BASSES Yann BRETT, Daniel FAURE, Patrick LOMADZÉ

Chœurs des écolières, des nobles, des gardes, foule - seconde version :

SOPRANES Olga ALLARD, Clara AZÉMARD, Loredana BERNARDINI, Evelyne BESSE, Hombeline BONNARD, Cécile BONNEMAIN, Nelly BONNOUVRIER, Christine GIBERT, Flore SKAZA, Myriam THUILLIER, Danielle TOURRIER, Lucrèce VICENTE

MEZZOS Marie CHARLET, Blandine CORNE, Fabienne LALISSE, Marie-Pierre LAURENT

TÉNOR Philippe BOISDÉ

BASSES Yann BRETT, Daniel FAURE, Patrick LOMADZÉ, Jean-Michel VOIRONT


ORCHESTRE BERNARD THOMAS

Violon 1 : Jacques BONVALLET - Violon 2 : Constance LELARGE

Alto : Caroline GALLOIS - Violoncelle : Raymond MAILLARD

Contrebasse : Frédérick FRAYSSE - Flûte : Frédéric HOCHAIN

Hautbois : Nicolas BENS - Clarinette : Pascal MONTBESSOUX

Basson : Brice MARTIN - Cor : Lionel SURIN - Trompette : Pierrick CHEVALIER - Trombone : Jean-Charles DUPUIS - Percussion : Yves BALAGUER

L'histoire

Dans le Japon de fantaisie où nous entraînent les auteurs, les lois sont aussi bizarres que cruelles : on y est condamné à mort pour flirt ! C’est ce qui est arrivé dans la commune de Titipu au pauvre tailleur Ko-Ko, mais la ville s’oppose à la sévérité du Mikado en nommant Ko-Ko "Haut-bourreau-en-chef". De cette façon, toute exécution cesse, puisque le nouveau promu ne saurait se couper la tête lui-même.

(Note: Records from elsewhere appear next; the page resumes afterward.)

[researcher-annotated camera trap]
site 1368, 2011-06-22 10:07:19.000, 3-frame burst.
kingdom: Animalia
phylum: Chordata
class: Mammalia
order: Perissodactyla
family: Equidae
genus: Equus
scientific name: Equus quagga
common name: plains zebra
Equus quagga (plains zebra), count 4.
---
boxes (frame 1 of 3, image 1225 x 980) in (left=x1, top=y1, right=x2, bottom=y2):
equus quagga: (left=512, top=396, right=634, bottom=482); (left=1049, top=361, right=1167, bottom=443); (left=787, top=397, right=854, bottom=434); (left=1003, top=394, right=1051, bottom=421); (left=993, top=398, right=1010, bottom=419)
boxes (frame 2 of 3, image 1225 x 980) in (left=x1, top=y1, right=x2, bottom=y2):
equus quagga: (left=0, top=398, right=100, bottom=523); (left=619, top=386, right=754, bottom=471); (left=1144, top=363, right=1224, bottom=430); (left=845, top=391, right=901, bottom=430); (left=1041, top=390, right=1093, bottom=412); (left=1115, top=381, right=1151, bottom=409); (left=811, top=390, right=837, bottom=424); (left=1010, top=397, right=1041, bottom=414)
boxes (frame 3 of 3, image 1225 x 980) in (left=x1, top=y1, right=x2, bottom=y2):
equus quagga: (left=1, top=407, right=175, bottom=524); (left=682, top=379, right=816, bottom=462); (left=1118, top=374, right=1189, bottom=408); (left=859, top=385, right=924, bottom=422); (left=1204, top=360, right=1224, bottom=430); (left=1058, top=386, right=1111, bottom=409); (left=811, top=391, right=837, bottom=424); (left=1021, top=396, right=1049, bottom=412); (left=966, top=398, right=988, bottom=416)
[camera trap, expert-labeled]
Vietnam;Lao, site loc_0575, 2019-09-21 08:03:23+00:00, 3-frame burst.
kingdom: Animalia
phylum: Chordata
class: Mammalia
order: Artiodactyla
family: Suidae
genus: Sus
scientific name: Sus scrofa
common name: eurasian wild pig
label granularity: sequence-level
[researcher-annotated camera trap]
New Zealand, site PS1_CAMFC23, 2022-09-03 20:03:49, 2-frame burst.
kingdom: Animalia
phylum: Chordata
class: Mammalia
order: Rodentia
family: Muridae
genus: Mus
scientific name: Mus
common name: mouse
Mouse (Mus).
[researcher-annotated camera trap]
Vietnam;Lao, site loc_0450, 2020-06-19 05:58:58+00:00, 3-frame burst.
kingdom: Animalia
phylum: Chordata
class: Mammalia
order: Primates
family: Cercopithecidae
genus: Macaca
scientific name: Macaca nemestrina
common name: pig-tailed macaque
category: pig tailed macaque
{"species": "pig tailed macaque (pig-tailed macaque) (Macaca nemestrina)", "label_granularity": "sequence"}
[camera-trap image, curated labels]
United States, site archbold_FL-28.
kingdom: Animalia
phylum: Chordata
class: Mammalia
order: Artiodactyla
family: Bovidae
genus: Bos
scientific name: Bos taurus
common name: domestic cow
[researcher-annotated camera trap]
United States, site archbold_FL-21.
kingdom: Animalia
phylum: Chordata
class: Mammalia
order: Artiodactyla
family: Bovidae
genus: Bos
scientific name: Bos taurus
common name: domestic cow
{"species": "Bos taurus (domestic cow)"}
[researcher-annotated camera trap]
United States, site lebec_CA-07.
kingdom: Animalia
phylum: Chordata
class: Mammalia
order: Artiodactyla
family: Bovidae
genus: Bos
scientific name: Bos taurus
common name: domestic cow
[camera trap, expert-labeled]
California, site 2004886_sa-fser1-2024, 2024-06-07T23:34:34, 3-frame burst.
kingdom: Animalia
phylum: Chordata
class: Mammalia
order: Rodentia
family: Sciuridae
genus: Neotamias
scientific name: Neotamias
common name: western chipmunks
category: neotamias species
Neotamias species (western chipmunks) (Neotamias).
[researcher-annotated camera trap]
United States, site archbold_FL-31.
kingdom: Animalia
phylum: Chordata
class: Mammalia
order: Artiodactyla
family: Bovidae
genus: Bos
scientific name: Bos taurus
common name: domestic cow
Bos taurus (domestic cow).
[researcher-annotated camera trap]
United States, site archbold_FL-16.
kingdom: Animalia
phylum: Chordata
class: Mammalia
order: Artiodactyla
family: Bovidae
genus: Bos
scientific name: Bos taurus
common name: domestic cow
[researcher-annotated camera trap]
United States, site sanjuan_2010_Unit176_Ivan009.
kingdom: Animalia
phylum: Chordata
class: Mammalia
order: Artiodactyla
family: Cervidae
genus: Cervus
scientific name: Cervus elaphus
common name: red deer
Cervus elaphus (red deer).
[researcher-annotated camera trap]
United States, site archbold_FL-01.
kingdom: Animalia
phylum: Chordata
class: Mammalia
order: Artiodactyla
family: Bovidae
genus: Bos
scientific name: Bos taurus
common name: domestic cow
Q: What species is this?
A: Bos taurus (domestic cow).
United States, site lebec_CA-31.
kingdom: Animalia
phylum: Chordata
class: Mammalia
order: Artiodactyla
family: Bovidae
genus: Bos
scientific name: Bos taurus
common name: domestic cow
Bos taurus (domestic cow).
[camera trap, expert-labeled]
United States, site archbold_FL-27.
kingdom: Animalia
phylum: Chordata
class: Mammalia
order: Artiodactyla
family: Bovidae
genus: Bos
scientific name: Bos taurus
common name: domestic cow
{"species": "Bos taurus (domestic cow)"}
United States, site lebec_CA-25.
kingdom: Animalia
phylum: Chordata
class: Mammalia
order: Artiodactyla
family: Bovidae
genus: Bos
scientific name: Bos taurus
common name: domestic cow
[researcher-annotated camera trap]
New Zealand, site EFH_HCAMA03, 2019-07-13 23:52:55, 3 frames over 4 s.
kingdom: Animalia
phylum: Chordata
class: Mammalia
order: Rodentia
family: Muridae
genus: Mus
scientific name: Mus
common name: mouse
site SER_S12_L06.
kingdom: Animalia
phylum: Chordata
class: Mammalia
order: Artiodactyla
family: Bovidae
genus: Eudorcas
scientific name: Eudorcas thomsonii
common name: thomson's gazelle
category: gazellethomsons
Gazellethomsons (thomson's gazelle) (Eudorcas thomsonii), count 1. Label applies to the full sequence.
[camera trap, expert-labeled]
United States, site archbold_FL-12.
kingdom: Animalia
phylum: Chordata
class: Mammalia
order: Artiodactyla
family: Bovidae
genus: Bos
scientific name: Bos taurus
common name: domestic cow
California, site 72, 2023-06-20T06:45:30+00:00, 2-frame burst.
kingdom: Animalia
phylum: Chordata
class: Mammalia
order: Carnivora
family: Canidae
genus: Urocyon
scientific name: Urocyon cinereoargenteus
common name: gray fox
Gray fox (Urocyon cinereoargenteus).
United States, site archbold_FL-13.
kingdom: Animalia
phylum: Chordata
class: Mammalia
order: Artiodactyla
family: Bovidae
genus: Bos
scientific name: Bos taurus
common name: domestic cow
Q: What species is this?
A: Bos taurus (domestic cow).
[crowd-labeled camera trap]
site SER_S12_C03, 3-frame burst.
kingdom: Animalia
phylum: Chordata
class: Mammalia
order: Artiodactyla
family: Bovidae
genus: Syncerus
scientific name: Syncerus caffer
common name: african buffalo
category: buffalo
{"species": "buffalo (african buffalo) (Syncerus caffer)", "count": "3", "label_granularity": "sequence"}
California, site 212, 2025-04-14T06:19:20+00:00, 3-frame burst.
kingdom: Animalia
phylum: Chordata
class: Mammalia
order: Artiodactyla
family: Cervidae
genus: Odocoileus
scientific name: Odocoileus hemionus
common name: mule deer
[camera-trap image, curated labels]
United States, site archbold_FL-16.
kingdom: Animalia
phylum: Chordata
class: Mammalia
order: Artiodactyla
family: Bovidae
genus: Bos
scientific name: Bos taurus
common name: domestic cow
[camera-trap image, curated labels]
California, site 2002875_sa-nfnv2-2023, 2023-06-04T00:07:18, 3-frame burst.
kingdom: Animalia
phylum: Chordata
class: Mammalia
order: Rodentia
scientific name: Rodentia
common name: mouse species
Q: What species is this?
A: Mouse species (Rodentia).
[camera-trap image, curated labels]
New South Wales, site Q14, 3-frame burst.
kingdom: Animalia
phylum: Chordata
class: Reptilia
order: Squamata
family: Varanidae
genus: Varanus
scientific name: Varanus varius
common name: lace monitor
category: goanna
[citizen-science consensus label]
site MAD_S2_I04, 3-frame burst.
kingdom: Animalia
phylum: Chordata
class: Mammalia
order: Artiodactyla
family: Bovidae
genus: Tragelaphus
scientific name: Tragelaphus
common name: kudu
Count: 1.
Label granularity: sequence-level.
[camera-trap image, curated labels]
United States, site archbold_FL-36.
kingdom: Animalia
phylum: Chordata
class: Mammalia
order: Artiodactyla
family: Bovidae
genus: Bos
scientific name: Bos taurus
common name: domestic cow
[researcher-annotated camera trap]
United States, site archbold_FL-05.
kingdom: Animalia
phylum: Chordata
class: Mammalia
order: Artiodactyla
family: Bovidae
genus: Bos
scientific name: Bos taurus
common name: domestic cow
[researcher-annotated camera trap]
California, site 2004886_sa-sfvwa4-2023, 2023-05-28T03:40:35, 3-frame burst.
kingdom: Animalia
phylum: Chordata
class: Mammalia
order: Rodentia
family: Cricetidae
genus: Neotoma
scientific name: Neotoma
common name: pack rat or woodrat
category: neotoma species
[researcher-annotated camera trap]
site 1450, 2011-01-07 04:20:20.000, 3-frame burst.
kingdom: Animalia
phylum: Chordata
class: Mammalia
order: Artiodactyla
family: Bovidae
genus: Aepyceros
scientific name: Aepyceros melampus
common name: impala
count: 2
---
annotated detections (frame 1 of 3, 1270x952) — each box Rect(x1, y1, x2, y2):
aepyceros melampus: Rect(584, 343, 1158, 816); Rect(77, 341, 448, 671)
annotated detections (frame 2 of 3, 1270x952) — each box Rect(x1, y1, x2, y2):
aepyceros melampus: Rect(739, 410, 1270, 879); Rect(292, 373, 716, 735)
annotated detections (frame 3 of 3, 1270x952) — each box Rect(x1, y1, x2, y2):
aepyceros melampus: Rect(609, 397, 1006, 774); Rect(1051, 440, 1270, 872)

Mais on annonce la venue du grand Mikado, empereur du Japon : il souhaite assister à une exécution capitale (son péché mignon). Comment le satisfaire quand on est un bourreau novice et incompétent, qu’on n’a aucun condamné, ni même de volontaire à se mettre sous le sabre ? De plus, voilà que sa propre fiancée est amoureuse d’un jeune musicien ambulant...

Entre les manigances et déclarations d’amour délirantes et rocambolesques du livret de William S. GILBERT, laissez-vous emporter par la somptueuse musique d’Arthur SULLIVAN jusqu’à un dénouement aussi drôle qu’inattendu.


GILBERT et SULLIVAN

L’opérette anglaise des vingt-cinq dernières années du XIX° siècle (1875-1896) a été dominée par la collaboration entre deux hommes : le compositeur Arthur Sullivan (1842-1900), et le parolier William Gilbert (1836-1811). Devenus une institution outre-Manche, Gilbert et Sullivan ont écrit ensemble 14 ouvrages dont le célèbre Mikado.

Leurs tempéraments étaient opposés, mais leurs talents complémentaires :

« Arthur Sullivan était aimable, mondain, un peu paresseux, négligent et joueur, tandis que William Gilbert était sarcastique, irascible, méticuleux et un bourreau de travail… Le cocktail que « G & S » allaient offrir à leur public était précisément ce que celui-ci cherchait : de l’humour typiquement britannique, jamais vulgaire ni grivois, mais présentant une galerie complète et grotesque de ce que la Grande-Bretagne avait de plus respectable et de plus respecté (à l’exception de l’Église) : la magistrature, la marine, l’armée, la police, le Parlement, les milieux littéraires et académiques, la Cour… »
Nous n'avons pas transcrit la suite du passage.